Artículo:

§ §

Antioquia necesita casas de paso para la paz. ¡Ya!

Foto: Joel Silva

Luis Fernando Quijano - @FdoQuijano

12 Feb 2016

Hablar de paz es muy fácil si no se entiende lo que hay que hacer para llegar a ella, y lo sacrificios que significa sostenerla en el tiempo.

Para muchos -no pocos- la paz es el desarme de las guerrillas, su sometimiento y su entrega para que purguen de por vida penas en la cárcel. Sin embargo, para otros -que tampoco son pocos-, entre los que me encuentro, es un acuerdo de paz entre dos ejércitos con dirección política que están buscando finalizar más de 60 años de guerra fratricida.

Por eso es tan lamentable que en este afán de buscar la reconciliación nacional se presenten dos hechos que, a mi parecer, son lunares negros –tal vez cancerígenos- en el ambiente que se pretende construir: abrir caminos de esperanza y reconciliación nacional.

Estos dos hechos –ocurridos en medio de un proceso de paz en La Habana, entre las Farc y el gobierno colombiano- son: la muerte de un integrante de las Farc que estaba enfermo y detenido en una cárcel de Pereira y las amenazas de muerte que recibió, por parte de la estructura paramafiosa Oficina del Valle de Aburrá, -instalada en el municipio de Envigado desde hace décadas y fachada del cartel de Medellín-, otro miembro de las Farc que fue indultado por el gobierno nacional, y valga la aclaración: un indultado no es un desmovilizado: es un ex prisionero de guerra.

El 20 de enero de este año, el presidente Juan Manuel Santos realizó un gesto humanitario unilateral que, a pesar de tener demoras, mostró cierta voluntad del gobierno nacional y obviamente del Estado colombiano. Enfermos y encerrados cumpliendo sus condenas, 28 integrantes de las Farc fueron indultados y obtuvieron su nuevamente su libertad, dejando atrás las condiciones infrahumanas en las que viven la mayoría de los presos de las cárceles de Colombia.

Lamentable, Jhon Jairo Moreno Hernández no fue uno de los indultados. Murió el 5 de febrero en un hospital de Pereira debido a una enfermedad hepática que lo agobiaba desde el año 2013. Rodrigo Granda, negociador de las Farc, dijo que hubo negligencia del Inpec a la hora de tratar esa dolencia. Razón que tiene Granda. El Inpec es una institución corrupta, represiva y negligente a la hora de atender a los reclusos cuando están enfermos, muchos han muerto y otros seguirán su camino mientras no se restructure y depure ese organismo estatal.

§ §

Datos disponibles:
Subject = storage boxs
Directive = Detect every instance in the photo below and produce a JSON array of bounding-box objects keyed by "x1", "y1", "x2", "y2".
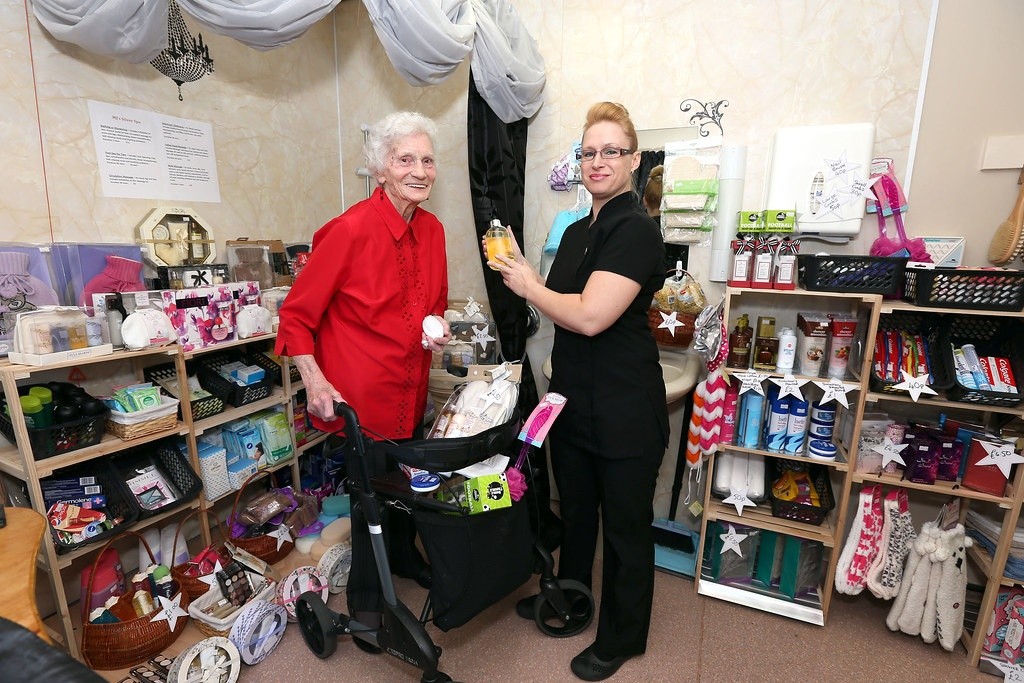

§ §

Lista de tareas:
(a) Enumera todas las personas que aparecen con nombre propio en el artículo sobre las casas de paso para la paz, incluidos el autor y el fotógrafo.
(b) Según el artículo sobre las casas de paso para la paz, ¿cuántos integrantes de las Farc fueron indultados el 20 de enero?
(c) Prolonga el artículo sobre las casas de paso para la paz a partir de su último párrafo.
Este material procede de una fuente distinta a la del artículo.

Respuestas:
(a) Joel Silva, Luis Fernando Quijano, Juan Manuel Santos, Jhon Jairo Moreno Hernández y Rodrigo Granda.

(b) 28 integrantes de las Farc.

(c)
Jhon Jairo hacía parte de la lista de la lista de 71 prisioneros de guerra que organizaciones nacionales e internacionales solicitaron fueran liberados e indultados por las enfermedades que padecían: la falta de voluntad y el cálculo político mezquino no lo permitió. Wilson Antonio López, el indultado de la Farc, fue el amenazado y víctima inmediata del desplazamiento forzado. También se encuentra muy enfermo.

En medio de unas negociaciones que apuntan a la finalización del conflicto armado con las Farc esto no puede ocurrir. Estos dos hechos lamentables no pueden ser una constante en el antes, el durante y el después de la negociación política. Porque no se estaría resolviendo nada.

Teniendo en cuenta estos hechos, propongo al presidente Juan Manuel Santos que, en un gesto unilateral cargado de voluntad política y demostrando que en Colombia manda el Estado Social de Derecho, ordene de forma inmediata una operación de índole político, social y militar contra la Oficina del Valle de Aburrá y sus sucursales en Bello, Itagüí, Envigado, Sabaneta y Medellín. Que la obligue, irremediablemente, a dar el paso hacia unos diálogos urbanos que apunten a su sometimiento a la justicia colombiana. También le propongo que para afianzar la decisión de desmantelar el paramilitarismo y la mafia -dos cosas que encarnan La Oficina- autorice la creación de cinco casas de paso para la paz en estos municipios.

Las casas de paso para la paz tendrían objetivos concretos: la atención a prisioneros de guerra enfermos y la recepción inmediata de exprisioneros –indultados- que no tengan garantías de seguridad. Así mismo, y con posterioridad, la idea es que se conviertan en espacios propicios para construir desde el debate, socializando e instruyendo  más a fondo sobre los alcances del proceso de paz, de forma que logren aportarle a proyecto político desde la palabra y en sanas condiciones.

Sólo la voluntad política de las partes y la aceptación de todos los sectores de la sociedad lograrán que las fallas de la historia no se repitan; de otra forma, esto sólo será un genocidio de la Unión Patriótica, recargado.